Returning again to the memoir. Some years later, in December 1997 Scheffer then sporting his ambassador-at-large hat accompanied now Secretary Albright to Rwanda. It was a good visit characterized by frank and supportive dialogue. Yet the country was not yet peaceful as insurgent attacks still plagued the northern part of the nation. Genocidaire irregulars who had previously operated out of the refugee camps in neighboring Zaire continued to strike. The evening before Albright departed a Hutu insurgent force assailed a Tutsi refugee camp near Gisenyi in the north. These Tutsi refugees were Zairians who had been forced out of their homes across the border by the Rwandan Hutu genocidaires who had fled Rwanda, i.e. more ethnic cleansing; first to force them away and second to attack their refuge. Several hundred died and hundreds more were wounded as the camp was torched. I (and most everyone else) interpreted this attack as a remonstration to Secretary Albright’s visit. She immediately sent Ambassador Scheffer back to Rwanda to investigate and to offer condolences. David accurately describes our trip to Mudende and the horror we encountered there. Although he does not mention me by name, I appear in the photo taken at Mudende.[ii]

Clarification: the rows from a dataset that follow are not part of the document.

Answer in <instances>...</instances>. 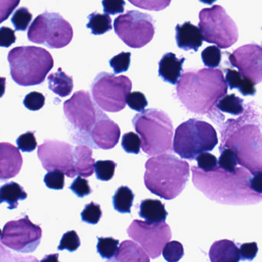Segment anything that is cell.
Returning <instances> with one entry per match:
<instances>
[{
    "mask_svg": "<svg viewBox=\"0 0 262 262\" xmlns=\"http://www.w3.org/2000/svg\"><path fill=\"white\" fill-rule=\"evenodd\" d=\"M162 254L167 261H179L184 255L183 245L177 241L168 242L164 247Z\"/></svg>",
    "mask_w": 262,
    "mask_h": 262,
    "instance_id": "obj_33",
    "label": "cell"
},
{
    "mask_svg": "<svg viewBox=\"0 0 262 262\" xmlns=\"http://www.w3.org/2000/svg\"><path fill=\"white\" fill-rule=\"evenodd\" d=\"M129 237L139 244L151 258L159 257L171 237V229L165 222L149 224L134 220L127 229Z\"/></svg>",
    "mask_w": 262,
    "mask_h": 262,
    "instance_id": "obj_12",
    "label": "cell"
},
{
    "mask_svg": "<svg viewBox=\"0 0 262 262\" xmlns=\"http://www.w3.org/2000/svg\"><path fill=\"white\" fill-rule=\"evenodd\" d=\"M20 0H1V10H0V22L7 20L15 9L19 6Z\"/></svg>",
    "mask_w": 262,
    "mask_h": 262,
    "instance_id": "obj_46",
    "label": "cell"
},
{
    "mask_svg": "<svg viewBox=\"0 0 262 262\" xmlns=\"http://www.w3.org/2000/svg\"><path fill=\"white\" fill-rule=\"evenodd\" d=\"M249 186L257 194H262V171H255L250 179Z\"/></svg>",
    "mask_w": 262,
    "mask_h": 262,
    "instance_id": "obj_49",
    "label": "cell"
},
{
    "mask_svg": "<svg viewBox=\"0 0 262 262\" xmlns=\"http://www.w3.org/2000/svg\"><path fill=\"white\" fill-rule=\"evenodd\" d=\"M27 193L24 188L16 182H11L5 184L0 188L1 203L7 202L10 210L16 209L19 205V201L27 199Z\"/></svg>",
    "mask_w": 262,
    "mask_h": 262,
    "instance_id": "obj_24",
    "label": "cell"
},
{
    "mask_svg": "<svg viewBox=\"0 0 262 262\" xmlns=\"http://www.w3.org/2000/svg\"><path fill=\"white\" fill-rule=\"evenodd\" d=\"M33 19V15L27 7H20L15 11L11 22L16 31L25 32Z\"/></svg>",
    "mask_w": 262,
    "mask_h": 262,
    "instance_id": "obj_30",
    "label": "cell"
},
{
    "mask_svg": "<svg viewBox=\"0 0 262 262\" xmlns=\"http://www.w3.org/2000/svg\"><path fill=\"white\" fill-rule=\"evenodd\" d=\"M104 13L114 16L123 13L125 10V0H102Z\"/></svg>",
    "mask_w": 262,
    "mask_h": 262,
    "instance_id": "obj_45",
    "label": "cell"
},
{
    "mask_svg": "<svg viewBox=\"0 0 262 262\" xmlns=\"http://www.w3.org/2000/svg\"><path fill=\"white\" fill-rule=\"evenodd\" d=\"M237 164L238 159L237 151L231 148H227L222 151L219 159V165L221 168L228 172L235 173Z\"/></svg>",
    "mask_w": 262,
    "mask_h": 262,
    "instance_id": "obj_31",
    "label": "cell"
},
{
    "mask_svg": "<svg viewBox=\"0 0 262 262\" xmlns=\"http://www.w3.org/2000/svg\"><path fill=\"white\" fill-rule=\"evenodd\" d=\"M75 168L79 176L89 178L95 172L96 161L93 158V150L86 145H78L74 148Z\"/></svg>",
    "mask_w": 262,
    "mask_h": 262,
    "instance_id": "obj_19",
    "label": "cell"
},
{
    "mask_svg": "<svg viewBox=\"0 0 262 262\" xmlns=\"http://www.w3.org/2000/svg\"><path fill=\"white\" fill-rule=\"evenodd\" d=\"M133 125L142 140V149L148 156L172 150L173 125L166 113L149 108L136 114Z\"/></svg>",
    "mask_w": 262,
    "mask_h": 262,
    "instance_id": "obj_4",
    "label": "cell"
},
{
    "mask_svg": "<svg viewBox=\"0 0 262 262\" xmlns=\"http://www.w3.org/2000/svg\"><path fill=\"white\" fill-rule=\"evenodd\" d=\"M241 260H252L257 255L258 248L256 242L245 243L240 247Z\"/></svg>",
    "mask_w": 262,
    "mask_h": 262,
    "instance_id": "obj_48",
    "label": "cell"
},
{
    "mask_svg": "<svg viewBox=\"0 0 262 262\" xmlns=\"http://www.w3.org/2000/svg\"><path fill=\"white\" fill-rule=\"evenodd\" d=\"M7 59L12 79L21 86L40 85L54 66L52 55L40 47H16Z\"/></svg>",
    "mask_w": 262,
    "mask_h": 262,
    "instance_id": "obj_3",
    "label": "cell"
},
{
    "mask_svg": "<svg viewBox=\"0 0 262 262\" xmlns=\"http://www.w3.org/2000/svg\"><path fill=\"white\" fill-rule=\"evenodd\" d=\"M27 36L33 43L50 49H62L71 42L73 30L70 23L59 13L46 11L32 23Z\"/></svg>",
    "mask_w": 262,
    "mask_h": 262,
    "instance_id": "obj_7",
    "label": "cell"
},
{
    "mask_svg": "<svg viewBox=\"0 0 262 262\" xmlns=\"http://www.w3.org/2000/svg\"><path fill=\"white\" fill-rule=\"evenodd\" d=\"M70 189L73 191L77 197L83 198L89 195L93 192V190L89 185L87 179H83L82 176H79L73 181L70 187Z\"/></svg>",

Scheffer’s book is mostly about the creation and the early operation of the various tribunals. I would be the first to agree that the dispensation of justice by the international community through such mechanisms has great merit. I do think that even though the expense was great and the results of the ICTR fairly meager, only about fifty people were ultimately tried, the exercise was valuable. It was vital that the “big fish,” i.e. the planners, organizers and instigators of the Rwanda genocide be held to answer for their crimes. That objective was achieved.
Rwandan specifics aside, the value of Scheffer’s book is to detail the history of how the world got to where it now is with respect to the delivery of justice for those implicated in the most egregious crimes against humanity. Nobody knew more about that process than Ambassador Scheffer as his memoir proves.